Spagyrik
Was ist Spagyrik?
Als ein uraltes, ganzheitliches Naturheilverfahren
betrachtet die Spagyrik Körper, Geist und Seele als eine im
Gleichgewicht stehende Einheit. Geschichtlich gesehen reichen
die Wurzeln der Spagyrik bis in vorchristliche Zeiten zurück.
Paracelsus (1493-1541) proklamierte die Spagyrik als umfassende
ärztliche Disziplin und eine in ihrer Wissenschaftlichkeit
philosophisch begründete Medizin. Unter seinen Nachfolgern sind
Johann Rudolf Glauber und Carl Friedrich Zimpel zu
erwähnen.
Die spayrische Aufbereitung von Pflanzen legt Wert darauf,
dass auch von der Pflanze alle drei Prinzipien (Körper, Geist
und Seele) verwendet werden und in der fertigen Tinktur in
ausgewogenem Verhältnis vertreten sind. Der Begriff Spagyrik
setzt sich aus span = trennen und ageirein = vereinen
zusammen.

In der Praxis bedeutet das folgendes: Die Pflanzen
werden einer Gärung unterzogen. Anschliessend
wird der Alkohol (= Geist, Merkur) abdestilliert. Der
Pflanzensaft (=Seele, Sulphur) und die Pflanzenbestandteile (=
Körper, Salz) werden verascht. Somit ist die Trennung
vollzogen. Die Vereinigung besteht darin, dass die drei
gereinigten Prinzipien wieder zusammengefügt und anschliessend
einer Zirkulation unterzogen werden, wodurch die Tinktur eine
energetische Multiplikation und Erhöhung erfährt, ähnlich einer
Potenzierung in der Homöopatie.
Die Herstellung spagyrischer Essenzen ist eine sehr
aufwändige Arbeit. Miteinbezogen werden die Einflüsse der
Gestirne: Alle Pflanzen lassen sich Planeten, Tierkreiszeichen
und Elementen zuordnen, genauso wie sich die menschlichen
Organe mit den zwölf Tierkreiszeichen, den sieben Planeten und
den vier Elementen in Beziehung bringen lassen.
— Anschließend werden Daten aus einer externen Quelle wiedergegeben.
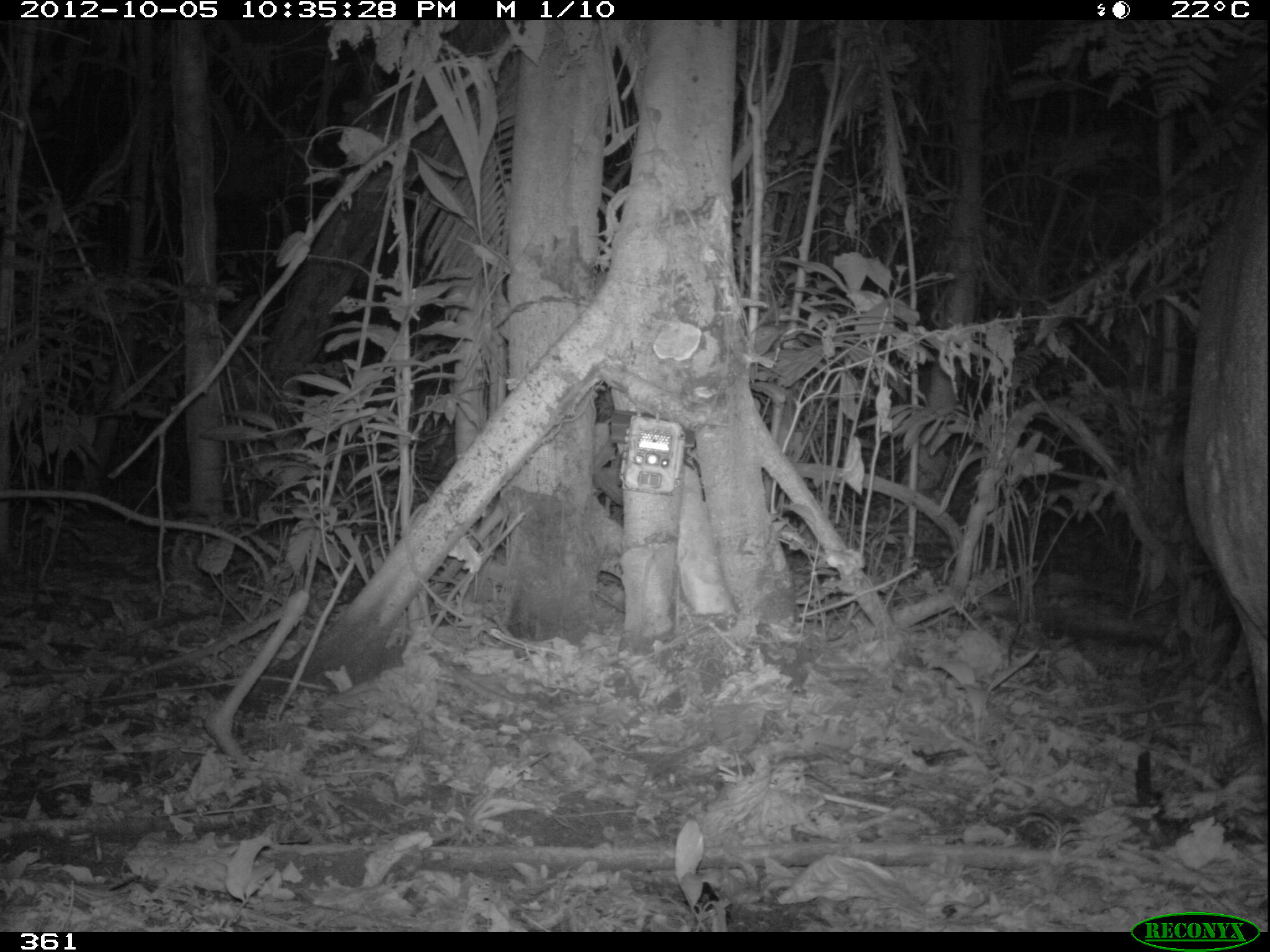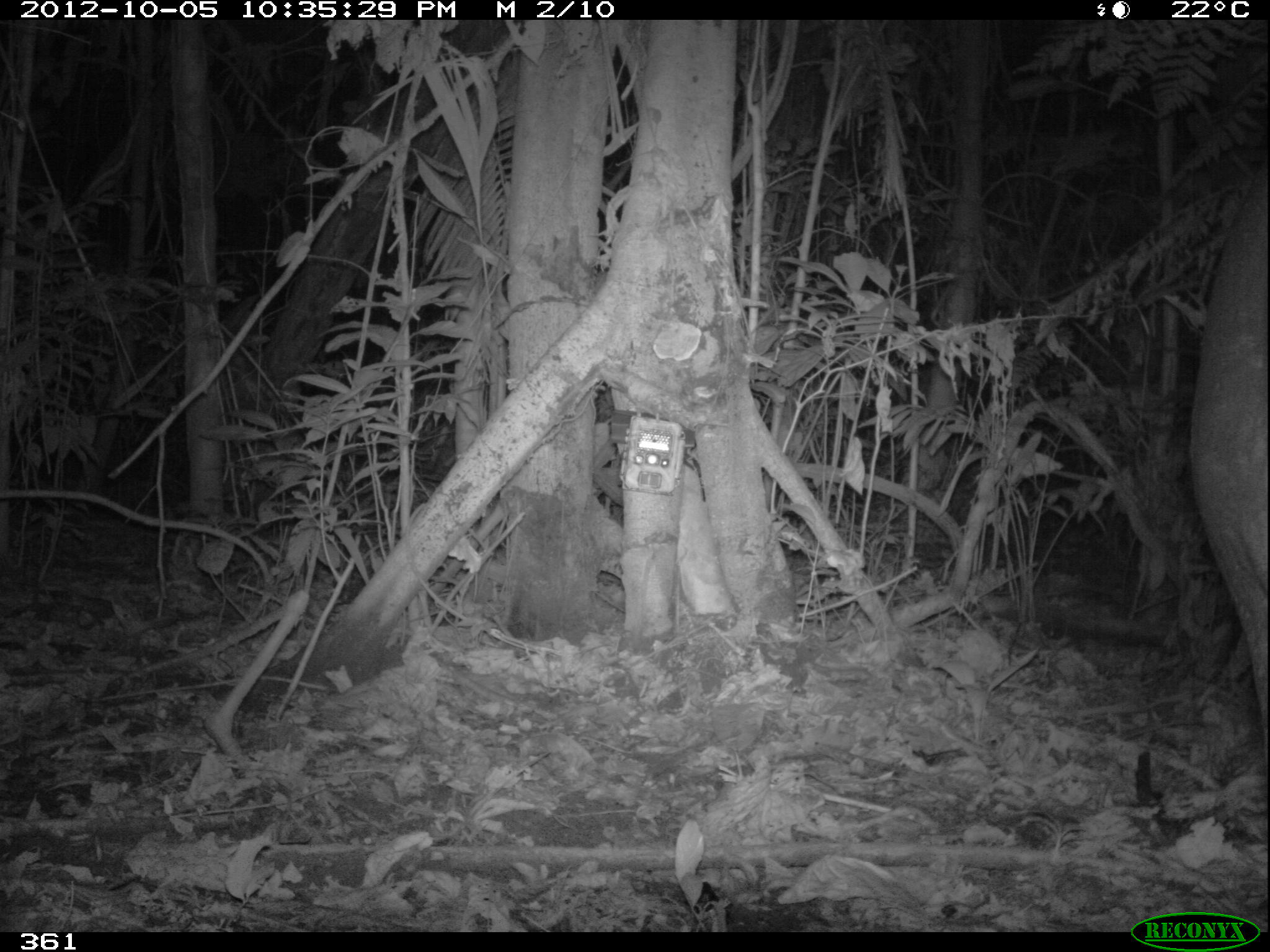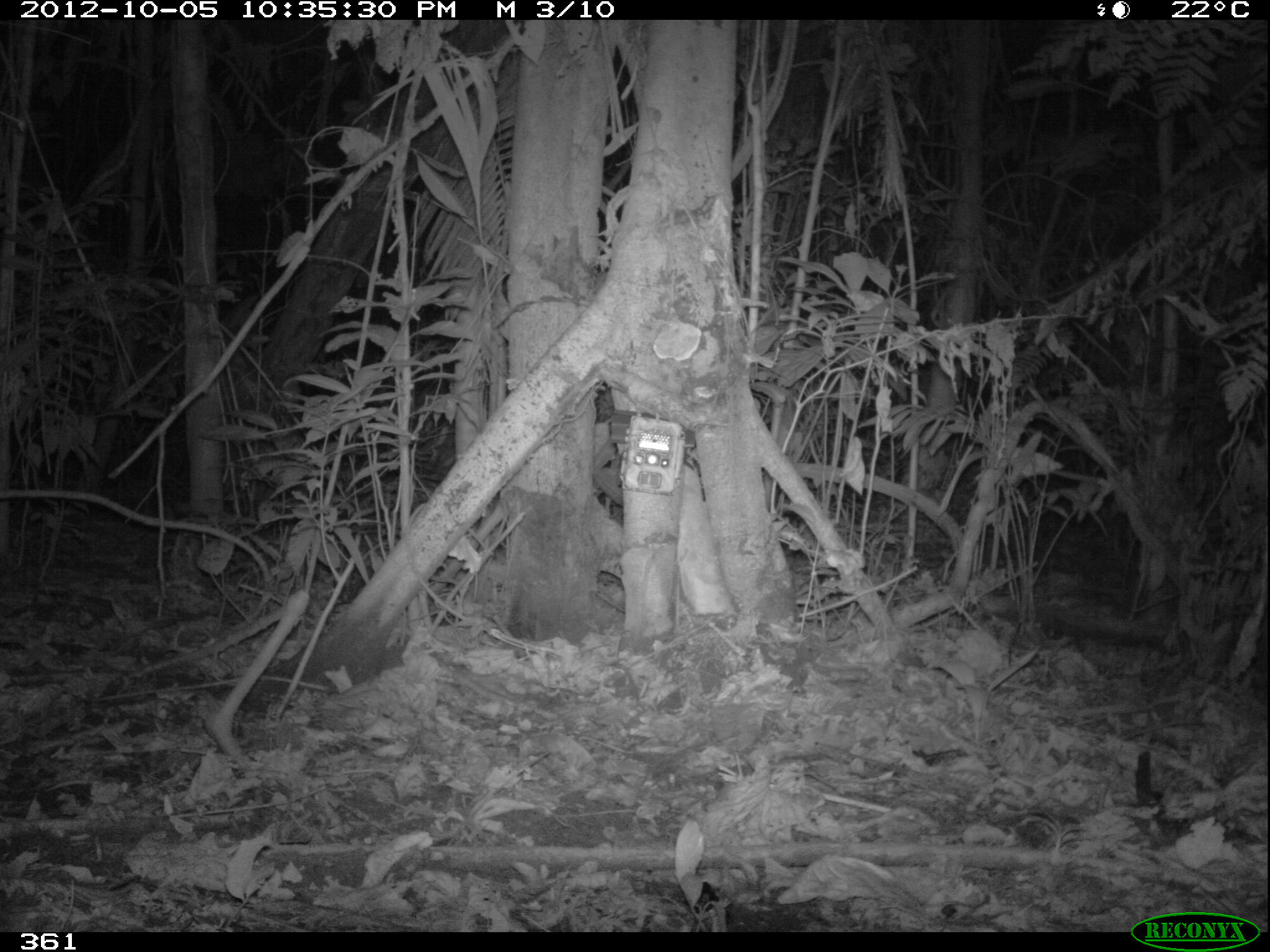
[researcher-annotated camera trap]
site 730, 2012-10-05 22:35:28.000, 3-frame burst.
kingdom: Animalia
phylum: Chordata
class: Mammalia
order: Perissodactyla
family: Tapiridae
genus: Tapirus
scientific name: Tapirus terrestris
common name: south american tapir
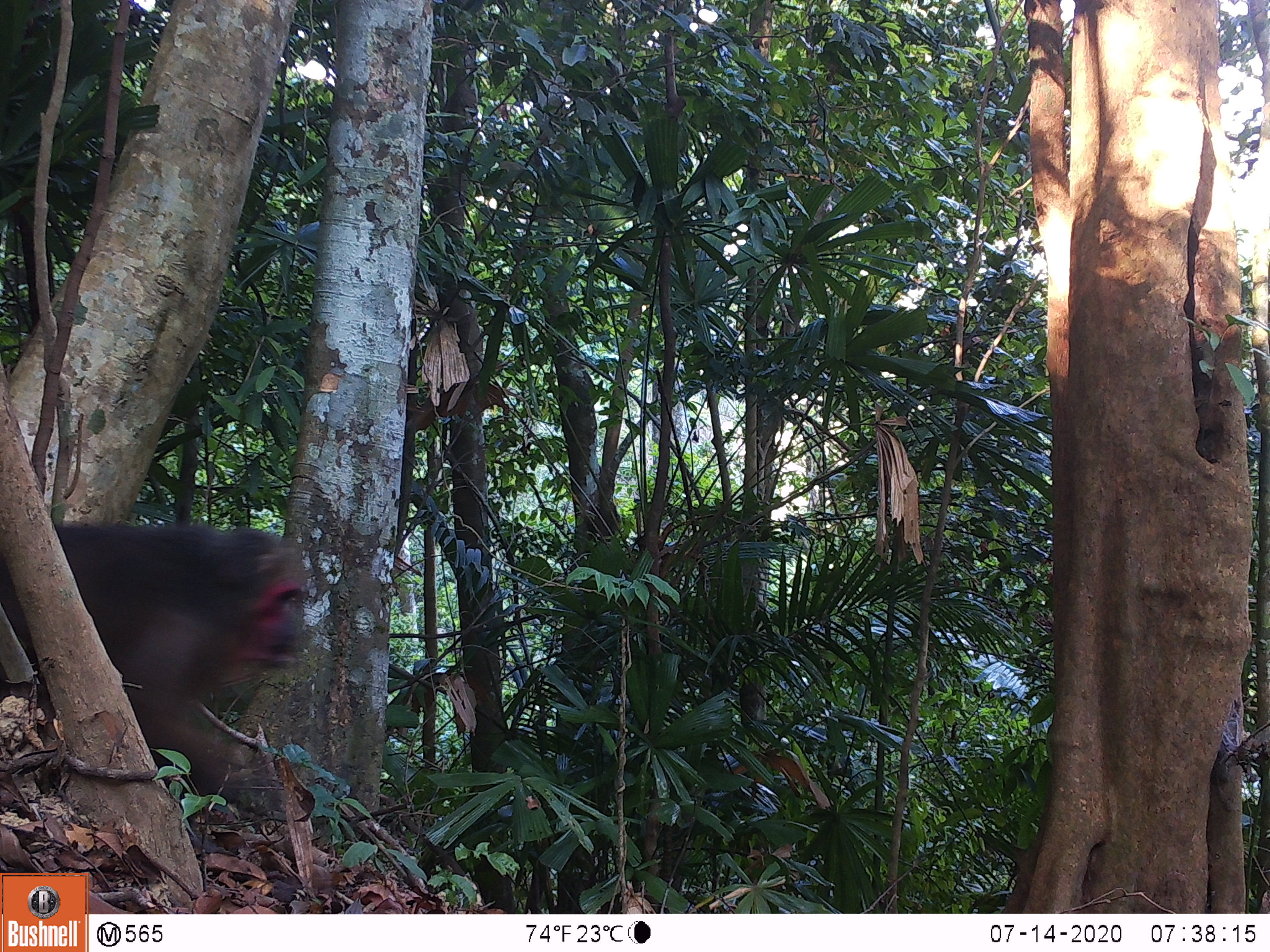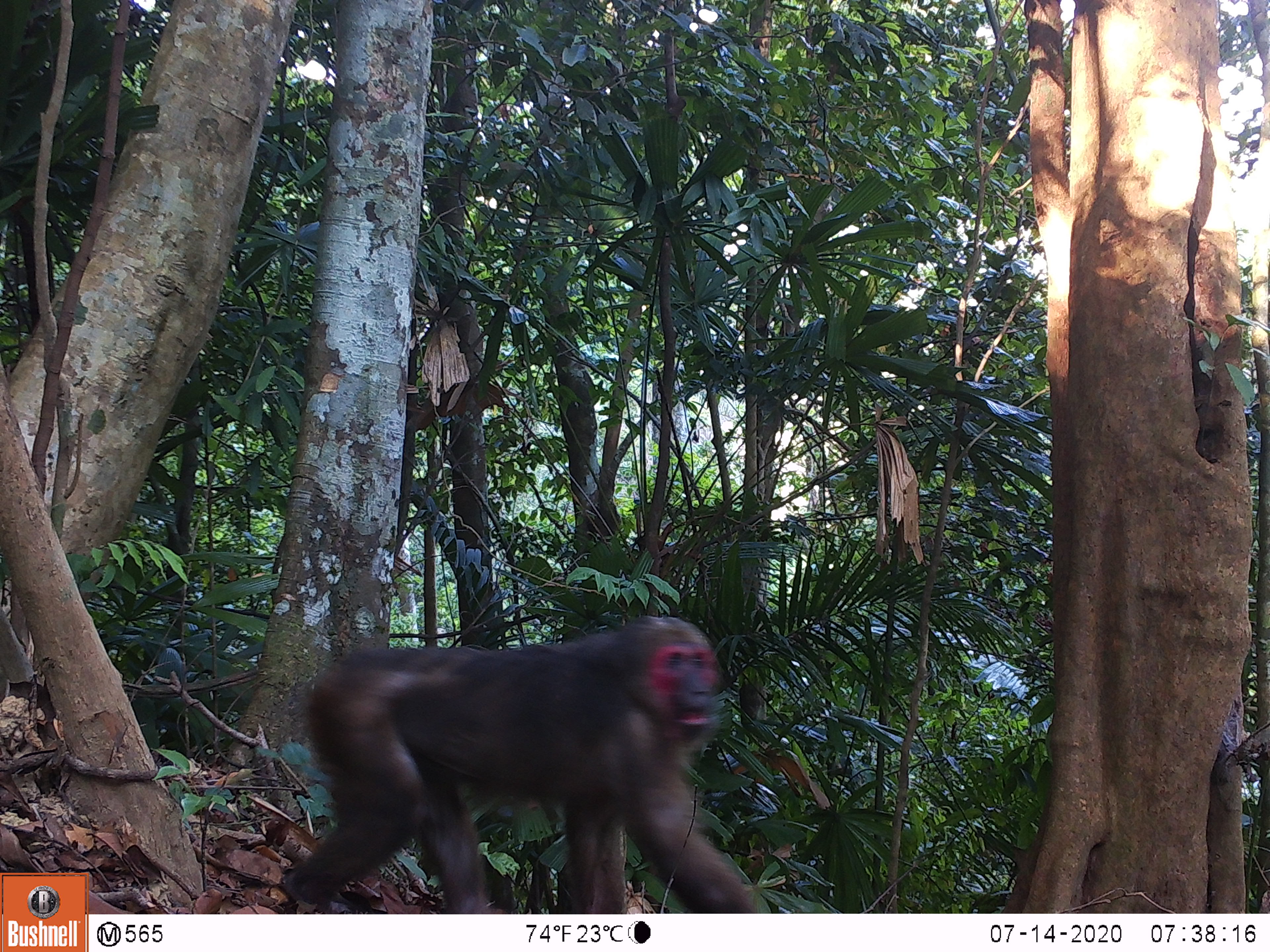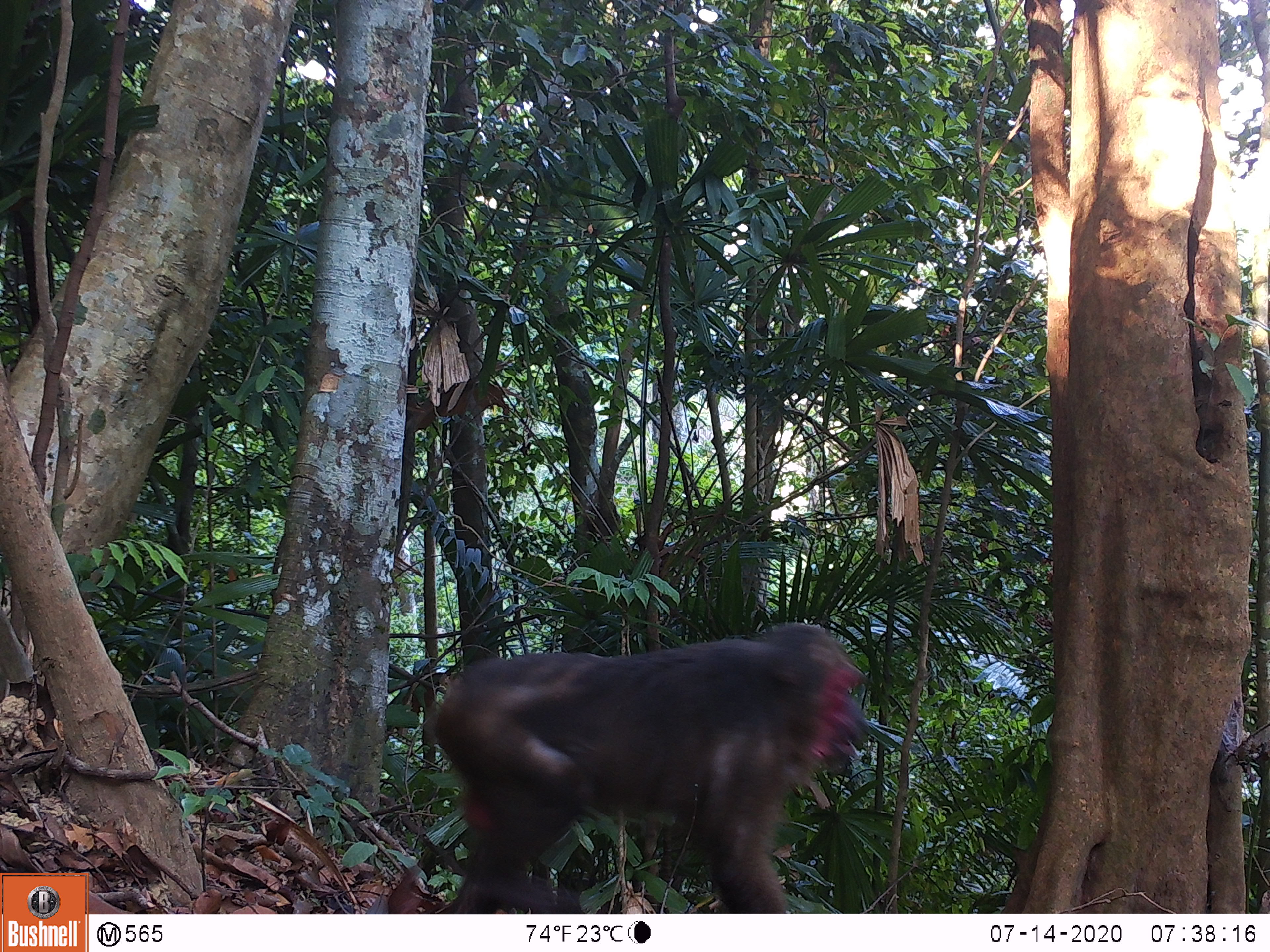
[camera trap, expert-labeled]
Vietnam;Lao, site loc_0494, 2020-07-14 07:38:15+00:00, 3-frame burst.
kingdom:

Ein Beispiel sei das Herz, welches der Sonne zugeordnet
wird. Als entsprechende spagyrische Essenz ist hier Engelwurz
angezeigt. In der Spagyrik verwendet man sowohl Tinkturen aus
Monodrogen (d.h. aus einer einzelnen Pflanze) als auch
Komplexmittel, welche aus mehreren Pflanzen bestehen. Bei den
Komplexen werden die benötigten Pflanzen von Anfang an der
Gärung unterworfen, um so gemeinsam auf eine ganz bestimmte,
einheitliche, planetarische Wirkung hinzuzielen.
Zur praktischen Anwendung der
Spagyrik
Um der Gewöhnung an eine einzelne Tinktur vorzubeugen,
empfehlen wir eine Kombination von verschiedenen Tinkturen. Je
nach Schweregrad der Erkrankung eine 3-er, 5-er oder
7-er-Kombination.
Zum Beispiel bei Verdauungsbeschwerden
3-er: Engelwurz, Echte Nelkenwurz, Gänsefingerkraut
5-er: Engelwurz, Echte Nelkenwurz, Gänsefingerkraut,
Ginseng, Brechnuss
7-er: Engelwurz, Echte Nelkenwurz, Gänsefingerkraut,
Ginseng, Brechnuss, Pestwurz, Baldrian
Dosierung: 10 – 20 Tropfen jeweils vor den Mahlzeiten.